机械化的Ruby HTTPNotFound错误

[英]Ruby HTTPNotFound Error with Mechanize

I have a ruby on rails application that is trying to access various links on Yahoo Sports and sometimes when it tries to reach a page, it gives me this error below. 我在ruby on rails应用程序上尝试访问Yahoo Sports上的各种链接,有时当它尝试访问页面时,在下面给了我这个错误。 The error is consistent and any of the links it fails on, it always fails on. 该错误是一致的,并且任何失败的链接都始终失败。 It is not a case of sometimes they work and sometimes they don't. 有时情况并非如此,有时情况并非如此。 You will find though that the page does exist and loads fine, so I'm not sure why it is giving me an error. 您会发现该页面确实存在并且可以正常加载,所以我不确定为什么会给我一个错误。 Has anyone experienced this type of behavior before and if so, do you have any suggestions on how to get this to work? 有没有人曾经经历过这种行为,如果是,您是否对如何使它起作用有任何建议?

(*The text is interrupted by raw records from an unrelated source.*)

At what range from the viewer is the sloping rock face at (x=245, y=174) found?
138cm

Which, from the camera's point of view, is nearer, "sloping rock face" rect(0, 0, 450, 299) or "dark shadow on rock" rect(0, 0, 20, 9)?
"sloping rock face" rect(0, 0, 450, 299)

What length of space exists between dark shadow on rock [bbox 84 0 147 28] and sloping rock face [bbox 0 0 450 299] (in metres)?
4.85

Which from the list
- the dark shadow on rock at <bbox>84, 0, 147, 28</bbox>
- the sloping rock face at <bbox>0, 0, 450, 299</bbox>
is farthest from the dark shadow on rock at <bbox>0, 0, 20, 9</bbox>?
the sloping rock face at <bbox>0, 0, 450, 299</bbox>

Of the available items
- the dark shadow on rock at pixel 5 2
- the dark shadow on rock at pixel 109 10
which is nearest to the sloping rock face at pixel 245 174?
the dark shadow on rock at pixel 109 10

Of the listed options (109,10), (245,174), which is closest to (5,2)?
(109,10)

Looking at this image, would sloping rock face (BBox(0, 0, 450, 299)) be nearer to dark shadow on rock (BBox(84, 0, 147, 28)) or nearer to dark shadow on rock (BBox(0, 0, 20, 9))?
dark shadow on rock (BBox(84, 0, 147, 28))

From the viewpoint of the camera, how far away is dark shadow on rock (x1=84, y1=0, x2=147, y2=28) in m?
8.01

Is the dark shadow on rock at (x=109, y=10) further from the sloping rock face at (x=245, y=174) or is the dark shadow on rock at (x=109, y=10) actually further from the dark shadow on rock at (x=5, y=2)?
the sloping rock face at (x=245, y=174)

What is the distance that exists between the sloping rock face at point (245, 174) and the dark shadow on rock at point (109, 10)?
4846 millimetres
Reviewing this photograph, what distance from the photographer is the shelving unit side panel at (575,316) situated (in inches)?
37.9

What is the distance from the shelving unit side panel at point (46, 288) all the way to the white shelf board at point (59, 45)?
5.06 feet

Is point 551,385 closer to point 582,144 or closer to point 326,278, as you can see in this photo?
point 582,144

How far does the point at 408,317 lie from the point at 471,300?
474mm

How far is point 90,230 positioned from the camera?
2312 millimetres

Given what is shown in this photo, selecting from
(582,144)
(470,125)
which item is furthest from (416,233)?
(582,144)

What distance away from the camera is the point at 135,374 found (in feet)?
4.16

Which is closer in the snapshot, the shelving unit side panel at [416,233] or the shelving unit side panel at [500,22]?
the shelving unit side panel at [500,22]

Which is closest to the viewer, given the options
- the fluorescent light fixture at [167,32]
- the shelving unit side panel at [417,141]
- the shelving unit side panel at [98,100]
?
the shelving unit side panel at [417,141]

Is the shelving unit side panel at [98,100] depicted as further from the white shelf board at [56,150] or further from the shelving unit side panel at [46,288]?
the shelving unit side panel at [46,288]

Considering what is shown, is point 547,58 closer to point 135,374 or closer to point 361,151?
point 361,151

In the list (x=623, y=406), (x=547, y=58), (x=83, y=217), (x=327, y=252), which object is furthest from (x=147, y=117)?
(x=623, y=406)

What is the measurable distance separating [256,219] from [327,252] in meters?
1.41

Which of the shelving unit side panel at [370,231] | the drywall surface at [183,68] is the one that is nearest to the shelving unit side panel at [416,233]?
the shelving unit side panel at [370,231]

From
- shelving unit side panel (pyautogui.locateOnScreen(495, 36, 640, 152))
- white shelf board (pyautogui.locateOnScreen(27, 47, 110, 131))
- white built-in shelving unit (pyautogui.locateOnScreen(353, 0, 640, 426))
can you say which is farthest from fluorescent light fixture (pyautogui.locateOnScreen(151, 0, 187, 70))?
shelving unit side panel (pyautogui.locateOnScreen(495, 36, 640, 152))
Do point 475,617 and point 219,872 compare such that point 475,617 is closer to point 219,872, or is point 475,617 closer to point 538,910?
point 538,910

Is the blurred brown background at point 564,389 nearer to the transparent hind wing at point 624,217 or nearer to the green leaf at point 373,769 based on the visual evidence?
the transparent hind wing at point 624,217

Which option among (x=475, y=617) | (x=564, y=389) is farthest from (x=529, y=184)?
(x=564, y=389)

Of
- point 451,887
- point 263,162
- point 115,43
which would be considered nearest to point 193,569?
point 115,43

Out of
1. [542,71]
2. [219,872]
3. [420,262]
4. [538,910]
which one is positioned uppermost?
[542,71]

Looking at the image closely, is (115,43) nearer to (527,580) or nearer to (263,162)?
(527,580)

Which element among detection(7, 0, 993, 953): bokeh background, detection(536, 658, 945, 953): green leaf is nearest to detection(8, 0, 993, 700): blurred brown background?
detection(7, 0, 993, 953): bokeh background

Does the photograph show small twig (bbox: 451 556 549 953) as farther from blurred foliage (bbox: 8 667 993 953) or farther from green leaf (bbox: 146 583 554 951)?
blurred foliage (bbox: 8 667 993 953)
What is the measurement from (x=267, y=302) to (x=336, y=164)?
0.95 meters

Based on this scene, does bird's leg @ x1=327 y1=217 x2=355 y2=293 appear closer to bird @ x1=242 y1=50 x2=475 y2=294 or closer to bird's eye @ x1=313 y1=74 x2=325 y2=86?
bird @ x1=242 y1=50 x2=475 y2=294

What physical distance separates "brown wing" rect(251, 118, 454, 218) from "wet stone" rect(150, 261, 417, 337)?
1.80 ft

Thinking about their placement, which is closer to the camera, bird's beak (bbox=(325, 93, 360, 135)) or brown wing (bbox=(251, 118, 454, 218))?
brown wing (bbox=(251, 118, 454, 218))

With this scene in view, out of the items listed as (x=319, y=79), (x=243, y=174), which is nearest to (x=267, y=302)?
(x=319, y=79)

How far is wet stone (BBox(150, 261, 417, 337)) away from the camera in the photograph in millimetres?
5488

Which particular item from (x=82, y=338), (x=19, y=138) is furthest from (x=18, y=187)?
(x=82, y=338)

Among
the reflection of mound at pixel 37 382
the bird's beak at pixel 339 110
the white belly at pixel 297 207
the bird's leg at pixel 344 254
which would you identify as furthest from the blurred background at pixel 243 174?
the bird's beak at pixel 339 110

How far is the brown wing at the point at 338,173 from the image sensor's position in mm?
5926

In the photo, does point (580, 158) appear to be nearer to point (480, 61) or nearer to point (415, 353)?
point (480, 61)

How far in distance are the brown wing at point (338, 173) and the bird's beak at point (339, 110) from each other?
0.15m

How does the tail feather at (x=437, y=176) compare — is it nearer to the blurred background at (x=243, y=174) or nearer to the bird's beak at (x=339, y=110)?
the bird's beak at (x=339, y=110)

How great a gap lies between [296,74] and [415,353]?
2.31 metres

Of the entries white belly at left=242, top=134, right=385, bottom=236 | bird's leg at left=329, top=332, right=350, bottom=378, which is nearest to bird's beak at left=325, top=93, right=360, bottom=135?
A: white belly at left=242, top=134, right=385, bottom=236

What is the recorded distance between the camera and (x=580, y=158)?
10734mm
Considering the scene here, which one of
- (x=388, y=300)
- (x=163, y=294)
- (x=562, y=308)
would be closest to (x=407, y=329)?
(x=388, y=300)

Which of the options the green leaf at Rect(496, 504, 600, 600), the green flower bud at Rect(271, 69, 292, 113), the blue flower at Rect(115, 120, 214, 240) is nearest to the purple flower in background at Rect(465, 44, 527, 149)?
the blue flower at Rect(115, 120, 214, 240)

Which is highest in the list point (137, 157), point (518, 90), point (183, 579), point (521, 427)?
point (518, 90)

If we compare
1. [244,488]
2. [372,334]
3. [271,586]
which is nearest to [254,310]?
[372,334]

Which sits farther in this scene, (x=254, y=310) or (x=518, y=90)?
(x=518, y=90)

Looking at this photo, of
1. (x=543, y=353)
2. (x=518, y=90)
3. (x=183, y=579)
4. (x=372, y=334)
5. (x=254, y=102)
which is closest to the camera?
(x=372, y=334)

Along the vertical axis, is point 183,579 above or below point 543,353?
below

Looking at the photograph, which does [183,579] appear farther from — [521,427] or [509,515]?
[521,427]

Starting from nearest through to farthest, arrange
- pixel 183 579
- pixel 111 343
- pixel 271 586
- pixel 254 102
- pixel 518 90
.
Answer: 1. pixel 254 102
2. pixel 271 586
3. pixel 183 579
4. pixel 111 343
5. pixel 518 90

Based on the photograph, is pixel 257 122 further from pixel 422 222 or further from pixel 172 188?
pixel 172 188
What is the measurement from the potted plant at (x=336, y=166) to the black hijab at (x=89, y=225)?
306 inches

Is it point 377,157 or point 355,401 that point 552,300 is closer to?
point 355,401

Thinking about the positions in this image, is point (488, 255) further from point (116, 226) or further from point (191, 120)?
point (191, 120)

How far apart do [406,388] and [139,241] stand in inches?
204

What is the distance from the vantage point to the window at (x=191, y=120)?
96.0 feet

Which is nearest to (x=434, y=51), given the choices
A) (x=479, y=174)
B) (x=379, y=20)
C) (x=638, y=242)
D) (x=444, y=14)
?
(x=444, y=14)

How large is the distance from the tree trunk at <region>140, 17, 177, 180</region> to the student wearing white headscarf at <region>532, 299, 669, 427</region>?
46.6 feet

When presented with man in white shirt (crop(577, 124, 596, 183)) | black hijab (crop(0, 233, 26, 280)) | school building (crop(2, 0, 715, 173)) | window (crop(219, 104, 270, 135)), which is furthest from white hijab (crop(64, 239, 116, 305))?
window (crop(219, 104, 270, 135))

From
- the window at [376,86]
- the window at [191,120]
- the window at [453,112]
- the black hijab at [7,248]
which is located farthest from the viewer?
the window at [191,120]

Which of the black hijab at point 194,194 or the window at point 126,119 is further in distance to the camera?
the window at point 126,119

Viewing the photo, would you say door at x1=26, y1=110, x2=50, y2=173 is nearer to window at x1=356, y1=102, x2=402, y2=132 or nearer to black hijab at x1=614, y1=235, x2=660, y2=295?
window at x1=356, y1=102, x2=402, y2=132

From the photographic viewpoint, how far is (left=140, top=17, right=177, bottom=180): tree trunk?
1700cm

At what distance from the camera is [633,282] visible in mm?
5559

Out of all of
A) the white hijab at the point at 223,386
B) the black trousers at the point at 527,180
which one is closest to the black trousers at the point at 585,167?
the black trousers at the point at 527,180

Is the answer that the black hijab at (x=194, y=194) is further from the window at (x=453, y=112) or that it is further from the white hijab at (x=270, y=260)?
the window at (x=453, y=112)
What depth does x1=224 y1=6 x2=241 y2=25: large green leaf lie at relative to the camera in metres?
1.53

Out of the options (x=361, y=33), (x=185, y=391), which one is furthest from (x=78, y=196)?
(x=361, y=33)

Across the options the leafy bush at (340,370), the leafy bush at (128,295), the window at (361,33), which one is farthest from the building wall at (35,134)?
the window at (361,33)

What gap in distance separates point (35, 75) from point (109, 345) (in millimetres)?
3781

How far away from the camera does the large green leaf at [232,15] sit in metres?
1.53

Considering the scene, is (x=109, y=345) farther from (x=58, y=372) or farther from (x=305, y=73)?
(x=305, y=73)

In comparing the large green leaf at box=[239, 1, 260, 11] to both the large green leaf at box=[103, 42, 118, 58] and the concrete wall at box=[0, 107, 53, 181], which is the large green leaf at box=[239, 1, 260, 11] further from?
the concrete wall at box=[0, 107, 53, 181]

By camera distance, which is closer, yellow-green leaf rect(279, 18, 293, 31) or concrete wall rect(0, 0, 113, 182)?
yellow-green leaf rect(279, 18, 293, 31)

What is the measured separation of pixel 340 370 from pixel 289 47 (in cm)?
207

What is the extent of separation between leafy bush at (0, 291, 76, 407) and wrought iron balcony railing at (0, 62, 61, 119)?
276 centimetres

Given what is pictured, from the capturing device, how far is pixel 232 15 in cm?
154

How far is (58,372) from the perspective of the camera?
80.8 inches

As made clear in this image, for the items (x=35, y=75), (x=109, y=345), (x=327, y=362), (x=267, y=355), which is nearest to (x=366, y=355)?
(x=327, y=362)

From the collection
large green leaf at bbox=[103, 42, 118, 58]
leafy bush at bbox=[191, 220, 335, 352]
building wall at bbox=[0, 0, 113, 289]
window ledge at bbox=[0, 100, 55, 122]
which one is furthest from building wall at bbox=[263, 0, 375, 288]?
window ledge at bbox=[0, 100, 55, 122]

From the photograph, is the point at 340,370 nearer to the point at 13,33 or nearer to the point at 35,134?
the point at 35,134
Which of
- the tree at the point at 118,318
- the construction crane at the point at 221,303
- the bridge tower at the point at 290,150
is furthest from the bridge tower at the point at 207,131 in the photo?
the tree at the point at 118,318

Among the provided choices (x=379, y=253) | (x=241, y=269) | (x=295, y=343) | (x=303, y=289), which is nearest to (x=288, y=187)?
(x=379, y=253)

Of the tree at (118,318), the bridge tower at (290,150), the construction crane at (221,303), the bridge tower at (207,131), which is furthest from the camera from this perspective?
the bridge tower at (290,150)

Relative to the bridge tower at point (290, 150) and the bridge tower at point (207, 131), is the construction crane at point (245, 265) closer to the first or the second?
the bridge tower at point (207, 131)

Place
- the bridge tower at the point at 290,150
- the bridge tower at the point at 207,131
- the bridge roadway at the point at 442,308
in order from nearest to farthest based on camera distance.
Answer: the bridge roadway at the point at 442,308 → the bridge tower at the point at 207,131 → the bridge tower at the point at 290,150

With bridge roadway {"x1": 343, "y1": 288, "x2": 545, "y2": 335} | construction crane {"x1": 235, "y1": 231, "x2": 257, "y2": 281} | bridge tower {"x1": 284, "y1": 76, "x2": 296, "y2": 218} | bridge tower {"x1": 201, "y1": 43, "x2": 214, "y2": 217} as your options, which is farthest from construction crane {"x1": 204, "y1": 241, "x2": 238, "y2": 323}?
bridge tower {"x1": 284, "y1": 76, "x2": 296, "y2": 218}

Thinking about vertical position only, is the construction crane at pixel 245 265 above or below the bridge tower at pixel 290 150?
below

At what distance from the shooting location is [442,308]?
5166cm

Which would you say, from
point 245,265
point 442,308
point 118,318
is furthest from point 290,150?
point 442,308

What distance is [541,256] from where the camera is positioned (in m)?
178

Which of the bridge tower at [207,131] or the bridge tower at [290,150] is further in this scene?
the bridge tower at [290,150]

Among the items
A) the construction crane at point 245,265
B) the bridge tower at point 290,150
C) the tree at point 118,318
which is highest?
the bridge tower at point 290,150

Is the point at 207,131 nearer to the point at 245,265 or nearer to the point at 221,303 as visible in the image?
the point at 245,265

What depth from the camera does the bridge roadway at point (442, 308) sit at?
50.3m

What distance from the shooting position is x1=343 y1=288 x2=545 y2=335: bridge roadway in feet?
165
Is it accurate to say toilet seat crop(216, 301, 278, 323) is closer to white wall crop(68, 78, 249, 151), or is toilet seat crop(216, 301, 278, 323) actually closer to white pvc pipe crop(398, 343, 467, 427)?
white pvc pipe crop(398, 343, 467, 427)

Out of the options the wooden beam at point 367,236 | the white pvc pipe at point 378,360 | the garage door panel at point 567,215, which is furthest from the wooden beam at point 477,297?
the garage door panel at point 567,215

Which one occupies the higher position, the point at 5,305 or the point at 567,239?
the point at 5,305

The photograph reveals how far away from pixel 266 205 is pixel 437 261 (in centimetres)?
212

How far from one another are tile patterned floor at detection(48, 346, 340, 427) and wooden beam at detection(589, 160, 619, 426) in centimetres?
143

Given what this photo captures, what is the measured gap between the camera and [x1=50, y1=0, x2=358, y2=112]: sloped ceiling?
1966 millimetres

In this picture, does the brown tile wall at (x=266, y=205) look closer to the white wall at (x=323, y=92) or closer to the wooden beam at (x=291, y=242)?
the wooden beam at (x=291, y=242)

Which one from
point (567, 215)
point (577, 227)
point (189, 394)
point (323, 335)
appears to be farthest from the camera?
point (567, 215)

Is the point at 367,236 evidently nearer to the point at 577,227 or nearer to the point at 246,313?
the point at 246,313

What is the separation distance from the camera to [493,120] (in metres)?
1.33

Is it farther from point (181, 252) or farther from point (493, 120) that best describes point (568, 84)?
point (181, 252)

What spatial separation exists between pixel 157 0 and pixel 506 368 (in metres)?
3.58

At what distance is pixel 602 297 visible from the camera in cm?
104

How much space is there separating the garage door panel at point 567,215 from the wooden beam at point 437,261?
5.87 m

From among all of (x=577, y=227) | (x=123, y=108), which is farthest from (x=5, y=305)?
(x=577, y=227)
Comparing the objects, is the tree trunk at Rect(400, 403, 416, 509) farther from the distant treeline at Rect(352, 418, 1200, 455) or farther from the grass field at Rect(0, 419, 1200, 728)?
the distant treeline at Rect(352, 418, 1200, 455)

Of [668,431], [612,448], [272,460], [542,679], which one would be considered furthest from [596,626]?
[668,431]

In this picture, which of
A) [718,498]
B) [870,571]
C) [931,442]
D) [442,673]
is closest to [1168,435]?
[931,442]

404 => Net::HTTPNotFound for http://sports.yahoo.com/mlb/players/9893/ -- unhandled response 404 => Net :: HTTPNotFound for http://sports.yahoo.com/mlb/players/9893/-未处理的响应

@client = Mechanize.new()
@client.request_headers = { "Accept-Encoding" => "" }
@client.ignore_bad_chunking = true

#works
#url = 'http://sports.yahoo.com/mlb/players/7307'

#doesn't work
url = 'http://sports.yahoo.com/mlb/players/9893'

result = @client.get(url)

I wasn't able to figure this out with mechanize, but I was able to get the URL from HTTParty. 我无法通过机械化解决这个问题,但是我能够从HTTParty获取URL。 If you do a rescue from a mechanize failure and retry by looking for a redirect URI you should be set: 如果您要从机械化故障中解救出来,然后通过查找重定向URI重试,则应进行以下设置:

require 'mechanize'
require 'httparty'

@client = Mechanize.new()

url = 'http://sports.yahoo.com/mlb/players/9893'

begin
  result = @client.get(url)
rescue Mechanize::ResponseCodeError => e
  redirect_url = HTTParty.get(url).request.last_uri.to_s
  result = @client.get(redirect_url)
end

You need to handle the redirect. 您需要处理重定向。 Mechanize offers a method for that- follow_meta_refresh. Mechanize提供了一种方法-follow_meta_refresh。 Try adding it to your code. 尝试将其添加到您的代码中。 Example: 例:

require 'mechanize'

@client = Mechanize.new()
@client.request_headers = { "Accept-Encoding" => "" }
@client.ignore_bad_chunking = true
@client.follow_meta_refresh = true
#works
#url = 'http://sports.yahoo.com/mlb/players/7307'

#doesn't work
url = 'http://sports.yahoo.com/mlb/players/9893'

result = @client.get(url)
pp result

The pp at the bottom will print out the page in a nice format for further crawling. 底部的pp将以一种不错的格式打印出该页面,以便进一步抓取。 It looks like the correct content on my machine. 看来我机器上的内容正确。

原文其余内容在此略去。